People are screaming at and cursing one another over a piece of cloth known as the Confederate Flag, while no one much seems to care about nine people gunned down on June 17 in a Charleston, South Carolina, church or about taking concrete actions to help avoid this sort of hate-filled violence in the future.
People are arguing over whether ESPN was correct in calling Bruce Jenner a hero or, as those who are of a more contrary but kindly nature might say, he’s just an attention-seeking publicity hound looking for another 15 minutes of fame (and those of a not-so-kindly nature say things we won’t repeat).
While people spend so much energy on the bad, it’s too easy to overlook the good, and I think we have some truly remarkable stories here in Surry County.
I’m speaking specifically of some local probationers highlighted in a couple of recent stories by staff writer Terri Flagg. The probationers have been part of a program sponsored by the Department of Community Corrections aimed at praising and more actively recognizing those who are successfully meeting their probation obligations and are successfully integrating themselves back into society.
The tales of some of these folks are awe-inspiring (see “Probation program awards success,” July 11 edition of The Mount Airy News). One maintained a job while homeless, sleeping on the streets some nights. Another rides a bike more than three hours round-trip to counseling meetings.
Meeting the demands these folks face — mandatory employment, probation meetings, counseling, and a number of others, sometimes with no resources at their disposal — would be difficult for many of us. For those without the benefits of higher education or a strong family backing, it can be doubly challenging. And when you throw in the general attitude of society regarding those convicted of crimes — an attitude that generally says lock them up and forget about them, they deserve whatever they get — it’s a wonder anyone can succeed when facing such challenges.
But many of the folks mentioned in that article, and in a follow-up piece (Probation successes honored, the July 14 edition of The Mount Airy News), are succeeding, and may some day even be seen as thriving.
Are they heroes? No, they are people who have made mistakes — some of them a lot of mistakes — and many of the challenges and obstacles they face are of their own making.
But now they are working hard, trying to make a difference in their own lives and, in some case, the lives of their kids and relatives. They’re not so much worried about symbols or what people do or don’t read into a sign or flag somewhere. Instead, they’re simply getting up each day, looking ahead and doing the positive work they need to do.

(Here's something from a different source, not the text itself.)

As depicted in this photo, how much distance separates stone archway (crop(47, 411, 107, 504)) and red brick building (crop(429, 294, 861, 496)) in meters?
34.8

Perhaps in that, these folks are worth emulating.
People can sit around all day at their computer screens having virtual arguments over what is and isn’t a hero, what a particular flag or symbol means. Or, people can forget all the meaningless noise, find some meaningful goals to pursue and then get to work, much like these probationers have.
As for me, I’m with the probationers. They certainly are teaching a lesson we can all learn.